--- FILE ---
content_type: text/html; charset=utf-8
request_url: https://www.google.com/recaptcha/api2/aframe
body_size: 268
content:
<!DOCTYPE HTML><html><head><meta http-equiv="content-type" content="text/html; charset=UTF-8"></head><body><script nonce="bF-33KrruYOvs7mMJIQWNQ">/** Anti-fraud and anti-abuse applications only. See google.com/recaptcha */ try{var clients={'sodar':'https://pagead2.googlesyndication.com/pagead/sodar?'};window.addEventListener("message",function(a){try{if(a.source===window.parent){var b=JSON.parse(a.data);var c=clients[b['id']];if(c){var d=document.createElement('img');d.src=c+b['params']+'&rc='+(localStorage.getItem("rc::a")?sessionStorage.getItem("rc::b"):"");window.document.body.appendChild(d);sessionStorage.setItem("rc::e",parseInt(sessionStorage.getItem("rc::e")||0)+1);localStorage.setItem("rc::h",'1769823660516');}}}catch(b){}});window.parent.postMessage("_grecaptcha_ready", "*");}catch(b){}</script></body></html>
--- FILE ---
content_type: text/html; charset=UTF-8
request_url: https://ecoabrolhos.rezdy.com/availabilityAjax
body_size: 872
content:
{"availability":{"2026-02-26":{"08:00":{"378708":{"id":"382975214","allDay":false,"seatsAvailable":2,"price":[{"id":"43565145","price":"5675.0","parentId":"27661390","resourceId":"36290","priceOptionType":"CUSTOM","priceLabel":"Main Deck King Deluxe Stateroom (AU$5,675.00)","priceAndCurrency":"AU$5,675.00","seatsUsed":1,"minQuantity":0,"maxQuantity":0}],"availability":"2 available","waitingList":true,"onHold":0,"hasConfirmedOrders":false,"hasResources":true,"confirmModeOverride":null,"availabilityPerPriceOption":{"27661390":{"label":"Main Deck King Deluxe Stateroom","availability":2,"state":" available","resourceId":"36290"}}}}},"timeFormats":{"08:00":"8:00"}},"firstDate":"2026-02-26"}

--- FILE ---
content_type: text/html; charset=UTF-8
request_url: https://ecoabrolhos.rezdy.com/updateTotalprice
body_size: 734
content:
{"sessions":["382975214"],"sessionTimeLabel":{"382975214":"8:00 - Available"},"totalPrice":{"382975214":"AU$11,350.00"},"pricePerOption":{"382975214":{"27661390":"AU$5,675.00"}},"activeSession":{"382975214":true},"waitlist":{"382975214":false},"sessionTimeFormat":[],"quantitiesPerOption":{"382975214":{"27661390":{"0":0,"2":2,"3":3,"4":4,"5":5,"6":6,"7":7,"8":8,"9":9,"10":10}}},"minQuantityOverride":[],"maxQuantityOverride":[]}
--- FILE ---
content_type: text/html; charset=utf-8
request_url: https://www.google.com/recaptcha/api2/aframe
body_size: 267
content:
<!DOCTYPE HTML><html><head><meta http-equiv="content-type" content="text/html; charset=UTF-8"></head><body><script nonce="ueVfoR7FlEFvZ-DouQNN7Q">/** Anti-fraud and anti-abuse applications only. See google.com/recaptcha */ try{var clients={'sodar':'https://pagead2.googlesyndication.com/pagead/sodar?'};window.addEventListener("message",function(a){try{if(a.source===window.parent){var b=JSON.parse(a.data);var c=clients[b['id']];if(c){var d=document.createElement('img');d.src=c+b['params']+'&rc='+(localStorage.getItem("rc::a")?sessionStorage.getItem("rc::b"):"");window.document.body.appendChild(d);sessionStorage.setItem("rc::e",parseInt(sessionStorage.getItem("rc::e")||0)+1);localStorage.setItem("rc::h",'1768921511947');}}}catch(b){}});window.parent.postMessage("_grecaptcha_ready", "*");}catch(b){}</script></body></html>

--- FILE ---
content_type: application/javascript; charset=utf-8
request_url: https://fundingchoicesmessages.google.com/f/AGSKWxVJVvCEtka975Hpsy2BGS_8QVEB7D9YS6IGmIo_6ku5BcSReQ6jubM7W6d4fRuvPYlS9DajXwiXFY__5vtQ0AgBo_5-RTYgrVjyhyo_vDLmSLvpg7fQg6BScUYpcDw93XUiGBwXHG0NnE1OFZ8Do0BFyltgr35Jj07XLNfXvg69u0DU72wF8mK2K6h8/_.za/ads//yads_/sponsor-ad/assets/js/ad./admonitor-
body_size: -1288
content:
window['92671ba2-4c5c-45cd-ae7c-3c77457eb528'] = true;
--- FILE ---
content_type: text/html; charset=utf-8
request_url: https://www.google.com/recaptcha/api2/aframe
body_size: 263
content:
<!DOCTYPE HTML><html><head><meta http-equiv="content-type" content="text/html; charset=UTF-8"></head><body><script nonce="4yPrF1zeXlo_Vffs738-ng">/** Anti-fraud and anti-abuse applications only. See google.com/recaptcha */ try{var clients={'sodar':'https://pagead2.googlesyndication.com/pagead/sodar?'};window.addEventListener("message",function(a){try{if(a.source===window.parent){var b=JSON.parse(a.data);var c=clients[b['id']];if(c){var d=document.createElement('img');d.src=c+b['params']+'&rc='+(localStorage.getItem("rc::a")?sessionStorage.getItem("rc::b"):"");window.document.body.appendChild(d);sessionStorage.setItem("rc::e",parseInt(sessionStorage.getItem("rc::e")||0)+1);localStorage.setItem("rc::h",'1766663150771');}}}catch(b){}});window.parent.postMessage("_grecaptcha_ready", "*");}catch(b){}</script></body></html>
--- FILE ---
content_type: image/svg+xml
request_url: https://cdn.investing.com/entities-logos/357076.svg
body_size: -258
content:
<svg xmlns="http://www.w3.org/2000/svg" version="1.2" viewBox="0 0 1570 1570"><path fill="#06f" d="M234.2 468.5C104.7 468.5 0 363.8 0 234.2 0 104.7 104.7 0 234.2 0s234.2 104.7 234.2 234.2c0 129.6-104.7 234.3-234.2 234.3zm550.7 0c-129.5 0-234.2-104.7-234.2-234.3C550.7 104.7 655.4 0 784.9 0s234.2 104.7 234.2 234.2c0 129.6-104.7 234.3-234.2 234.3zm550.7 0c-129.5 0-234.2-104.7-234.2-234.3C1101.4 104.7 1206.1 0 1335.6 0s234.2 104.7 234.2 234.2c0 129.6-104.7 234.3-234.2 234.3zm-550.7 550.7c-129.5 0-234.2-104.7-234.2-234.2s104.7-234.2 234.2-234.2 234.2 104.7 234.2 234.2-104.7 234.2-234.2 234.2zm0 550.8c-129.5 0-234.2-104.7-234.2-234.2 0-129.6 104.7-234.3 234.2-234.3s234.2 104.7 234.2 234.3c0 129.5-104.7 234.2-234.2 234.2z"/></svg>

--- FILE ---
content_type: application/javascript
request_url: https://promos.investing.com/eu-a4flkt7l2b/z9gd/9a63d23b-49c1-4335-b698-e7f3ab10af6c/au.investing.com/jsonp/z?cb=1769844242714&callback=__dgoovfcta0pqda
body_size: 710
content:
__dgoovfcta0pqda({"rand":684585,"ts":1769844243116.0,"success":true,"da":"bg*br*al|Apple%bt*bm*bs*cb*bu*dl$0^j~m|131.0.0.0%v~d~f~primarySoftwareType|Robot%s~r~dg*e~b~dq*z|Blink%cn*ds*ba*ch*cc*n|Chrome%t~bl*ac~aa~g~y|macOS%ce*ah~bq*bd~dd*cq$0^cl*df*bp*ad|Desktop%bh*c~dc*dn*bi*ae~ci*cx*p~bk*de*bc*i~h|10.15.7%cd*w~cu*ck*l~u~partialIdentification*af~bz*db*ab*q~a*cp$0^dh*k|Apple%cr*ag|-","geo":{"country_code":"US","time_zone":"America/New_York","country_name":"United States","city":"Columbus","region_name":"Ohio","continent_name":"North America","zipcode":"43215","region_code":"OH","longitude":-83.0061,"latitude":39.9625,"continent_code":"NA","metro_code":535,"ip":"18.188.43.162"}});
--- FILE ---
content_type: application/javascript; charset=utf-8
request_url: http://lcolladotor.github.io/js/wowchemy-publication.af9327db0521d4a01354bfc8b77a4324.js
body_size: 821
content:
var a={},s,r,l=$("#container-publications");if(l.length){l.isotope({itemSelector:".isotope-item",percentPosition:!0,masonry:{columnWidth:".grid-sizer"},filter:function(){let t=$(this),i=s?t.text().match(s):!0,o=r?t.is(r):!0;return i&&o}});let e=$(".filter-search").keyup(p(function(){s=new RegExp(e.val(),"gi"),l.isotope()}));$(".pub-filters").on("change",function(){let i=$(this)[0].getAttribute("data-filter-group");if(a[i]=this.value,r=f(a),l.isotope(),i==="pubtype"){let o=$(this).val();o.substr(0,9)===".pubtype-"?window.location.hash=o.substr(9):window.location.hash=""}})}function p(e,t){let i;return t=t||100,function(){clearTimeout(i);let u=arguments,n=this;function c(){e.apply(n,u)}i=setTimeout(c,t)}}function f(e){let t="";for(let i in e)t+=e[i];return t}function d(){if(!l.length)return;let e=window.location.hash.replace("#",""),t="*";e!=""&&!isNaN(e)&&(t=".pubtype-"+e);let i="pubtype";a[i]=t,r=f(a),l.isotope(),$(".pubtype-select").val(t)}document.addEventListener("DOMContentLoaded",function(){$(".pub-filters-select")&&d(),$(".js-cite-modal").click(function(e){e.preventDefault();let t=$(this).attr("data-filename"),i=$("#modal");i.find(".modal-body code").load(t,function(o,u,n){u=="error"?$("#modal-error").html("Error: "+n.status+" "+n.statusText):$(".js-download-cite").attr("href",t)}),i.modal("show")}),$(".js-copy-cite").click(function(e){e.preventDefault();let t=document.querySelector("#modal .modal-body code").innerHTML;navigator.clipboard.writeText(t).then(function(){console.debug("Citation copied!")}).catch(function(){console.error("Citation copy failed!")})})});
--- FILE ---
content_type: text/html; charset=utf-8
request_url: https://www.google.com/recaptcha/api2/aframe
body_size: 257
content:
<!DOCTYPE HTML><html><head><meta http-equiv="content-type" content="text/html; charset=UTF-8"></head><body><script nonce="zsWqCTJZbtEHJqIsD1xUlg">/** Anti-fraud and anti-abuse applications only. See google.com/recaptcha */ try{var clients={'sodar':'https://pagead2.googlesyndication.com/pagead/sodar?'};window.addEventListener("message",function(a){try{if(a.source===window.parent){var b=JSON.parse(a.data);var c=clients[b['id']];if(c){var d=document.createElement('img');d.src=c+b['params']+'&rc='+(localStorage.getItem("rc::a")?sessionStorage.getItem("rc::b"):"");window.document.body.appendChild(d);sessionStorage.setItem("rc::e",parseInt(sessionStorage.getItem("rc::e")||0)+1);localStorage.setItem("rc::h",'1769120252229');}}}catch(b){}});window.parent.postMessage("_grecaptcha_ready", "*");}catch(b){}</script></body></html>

......

**What to do**
Look through the entries above and work out how many lines contain the string "rezdy". Give that number alone.

**Result below**
2